*** INPUT MATERIAL Section Begins ***

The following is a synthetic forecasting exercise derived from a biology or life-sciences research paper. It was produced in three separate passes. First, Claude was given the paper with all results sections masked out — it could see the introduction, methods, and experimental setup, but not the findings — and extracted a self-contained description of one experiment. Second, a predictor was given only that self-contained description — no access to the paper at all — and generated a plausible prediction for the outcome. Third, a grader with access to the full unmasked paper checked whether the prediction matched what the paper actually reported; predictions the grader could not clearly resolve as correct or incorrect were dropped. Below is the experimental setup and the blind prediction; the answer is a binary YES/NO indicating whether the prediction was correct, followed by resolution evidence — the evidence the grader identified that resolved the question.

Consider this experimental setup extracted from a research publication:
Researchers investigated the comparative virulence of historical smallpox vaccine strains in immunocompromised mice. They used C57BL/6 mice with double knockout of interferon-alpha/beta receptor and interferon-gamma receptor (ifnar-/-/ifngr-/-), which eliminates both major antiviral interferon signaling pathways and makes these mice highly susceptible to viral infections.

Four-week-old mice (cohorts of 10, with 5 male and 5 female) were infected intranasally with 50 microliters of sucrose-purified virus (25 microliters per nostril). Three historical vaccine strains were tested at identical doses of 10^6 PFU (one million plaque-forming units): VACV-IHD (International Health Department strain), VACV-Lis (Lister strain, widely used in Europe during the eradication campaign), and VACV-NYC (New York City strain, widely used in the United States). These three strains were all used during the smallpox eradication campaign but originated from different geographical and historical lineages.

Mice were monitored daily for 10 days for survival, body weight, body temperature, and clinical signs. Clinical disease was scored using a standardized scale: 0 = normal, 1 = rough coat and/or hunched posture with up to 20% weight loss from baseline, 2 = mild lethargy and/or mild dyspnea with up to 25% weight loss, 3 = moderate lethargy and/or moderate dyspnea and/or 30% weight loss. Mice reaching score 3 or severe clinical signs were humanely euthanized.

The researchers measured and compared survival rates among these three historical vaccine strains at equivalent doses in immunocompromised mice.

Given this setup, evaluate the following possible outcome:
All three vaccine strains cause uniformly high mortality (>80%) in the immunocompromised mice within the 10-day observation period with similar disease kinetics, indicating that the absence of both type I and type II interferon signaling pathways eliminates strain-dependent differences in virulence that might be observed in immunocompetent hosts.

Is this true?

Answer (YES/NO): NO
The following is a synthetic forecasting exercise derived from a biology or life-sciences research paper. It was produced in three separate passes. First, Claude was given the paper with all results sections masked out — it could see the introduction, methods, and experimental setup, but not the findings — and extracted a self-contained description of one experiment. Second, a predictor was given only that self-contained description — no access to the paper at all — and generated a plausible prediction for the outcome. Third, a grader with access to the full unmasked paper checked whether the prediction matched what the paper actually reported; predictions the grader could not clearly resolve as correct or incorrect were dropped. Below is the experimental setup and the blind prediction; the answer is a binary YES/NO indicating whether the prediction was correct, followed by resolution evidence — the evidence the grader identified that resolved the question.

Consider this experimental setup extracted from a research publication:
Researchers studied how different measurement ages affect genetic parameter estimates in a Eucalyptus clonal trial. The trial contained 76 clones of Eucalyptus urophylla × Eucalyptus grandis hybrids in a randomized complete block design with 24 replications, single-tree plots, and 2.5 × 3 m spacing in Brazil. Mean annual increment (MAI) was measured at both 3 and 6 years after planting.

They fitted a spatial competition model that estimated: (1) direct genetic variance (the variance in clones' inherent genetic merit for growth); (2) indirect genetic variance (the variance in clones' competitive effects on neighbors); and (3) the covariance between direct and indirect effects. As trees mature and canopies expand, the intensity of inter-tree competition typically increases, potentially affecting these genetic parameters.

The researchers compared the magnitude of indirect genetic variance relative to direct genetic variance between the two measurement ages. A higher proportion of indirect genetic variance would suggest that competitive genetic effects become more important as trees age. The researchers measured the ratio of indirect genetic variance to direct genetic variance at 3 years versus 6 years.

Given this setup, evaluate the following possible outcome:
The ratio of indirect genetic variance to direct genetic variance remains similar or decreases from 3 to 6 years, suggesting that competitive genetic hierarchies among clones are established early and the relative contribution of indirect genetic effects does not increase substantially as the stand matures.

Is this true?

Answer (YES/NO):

*** INPUT MATERIAL Section Ends ***

Down to the last line, copy the entries above exactly.

### RESPONSE AREA
The following is a synthetic forecasting exercise derived from a biology or life-sciences research paper. It was produced in three separate passes. First, Claude was given the paper with all results sections masked out — it could see the introduction, methods, and experimental setup, but not the findings — and extracted a self-contained description of one experiment. Second, a predictor was given only that self-contained description — no access to the paper at all — and generated a plausible prediction for the outcome. Third, a grader with access to the full unmasked paper checked whether the prediction matched what the paper actually reported; predictions the grader could not clearly resolve as correct or incorrect were dropped. Below is the experimental setup and the blind prediction; the answer is a binary YES/NO indicating whether the prediction was correct, followed by resolution evidence — the evidence the grader identified that resolved the question.

Consider this experimental setup extracted from a research publication:
Researchers investigated the comparative virulence of historical smallpox vaccine strains in immunocompromised mice. They used C57BL/6 mice with double knockout of interferon-alpha/beta receptor and interferon-gamma receptor (ifnar-/-/ifngr-/-), which eliminates both major antiviral interferon signaling pathways and makes these mice highly susceptible to viral infections.

Four-week-old mice (cohorts of 10, with 5 male and 5 female) were infected intranasally with 50 microliters of sucrose-purified virus (25 microliters per nostril). Three historical vaccine strains were tested at identical doses of 10^6 PFU (one million plaque-forming units): VACV-IHD (International Health Department strain), VACV-Lis (Lister strain, widely used in Europe during the eradication campaign), and VACV-NYC (New York City strain, widely used in the United States). These three strains were all used during the smallpox eradication campaign but originated from different geographical and historical lineages.

Mice were monitored daily for 10 days for survival, body weight, body temperature, and clinical signs. Clinical disease was scored using a standardized scale: 0 = normal, 1 = rough coat and/or hunched posture with up to 20% weight loss from baseline, 2 = mild lethargy and/or mild dyspnea with up to 25% weight loss, 3 = moderate lethargy and/or moderate dyspnea and/or 30% weight loss. Mice reaching score 3 or severe clinical signs were humanely euthanized.

The researchers measured and compared survival rates among these three historical vaccine strains at equivalent doses in immunocompromised mice.

Given this setup, evaluate the following possible outcome:
All three vaccine strains cause uniformly high mortality (>80%) in the immunocompromised mice within the 10-day observation period with similar disease kinetics, indicating that the absence of both type I and type II interferon signaling pathways eliminates strain-dependent differences in virulence that might be observed in immunocompetent hosts.

Is this true?

Answer (YES/NO): NO
The following is a synthetic forecasting exercise derived from a biology or life-sciences research paper. It was produced in three separate passes. First, Claude was given the paper with all results sections masked out — it could see the introduction, methods, and experimental setup, but not the findings — and extracted a self-contained description of one experiment. Second, a predictor was given only that self-contained description — no access to the paper at all — and generated a plausible prediction for the outcome. Third, a grader with access to the full unmasked paper checked whether the prediction matched what the paper actually reported; predictions the grader could not clearly resolve as correct or incorrect were dropped. Below is the experimental setup and the blind prediction; the answer is a binary YES/NO indicating whether the prediction was correct, followed by resolution evidence — the evidence the grader identified that resolved the question.

Consider this experimental setup extracted from a research publication:
Researchers studied how different measurement ages affect genetic parameter estimates in a Eucalyptus clonal trial. The trial contained 76 clones of Eucalyptus urophylla × Eucalyptus grandis hybrids in a randomized complete block design with 24 replications, single-tree plots, and 2.5 × 3 m spacing in Brazil. Mean annual increment (MAI) was measured at both 3 and 6 years after planting.

They fitted a spatial competition model that estimated: (1) direct genetic variance (the variance in clones' inherent genetic merit for growth); (2) indirect genetic variance (the variance in clones' competitive effects on neighbors); and (3) the covariance between direct and indirect effects. As trees mature and canopies expand, the intensity of inter-tree competition typically increases, potentially affecting these genetic parameters.

The researchers compared the magnitude of indirect genetic variance relative to direct genetic variance between the two measurement ages. A higher proportion of indirect genetic variance would suggest that competitive genetic effects become more important as trees age. The researchers measured the ratio of indirect genetic variance to direct genetic variance at 3 years versus 6 years.

Given this setup, evaluate the following possible outcome:
The ratio of indirect genetic variance to direct genetic variance remains similar or decreases from 3 to 6 years, suggesting that competitive genetic hierarchies among clones are established early and the relative contribution of indirect genetic effects does not increase substantially as the stand matures.

Is this true?

Answer (YES/NO):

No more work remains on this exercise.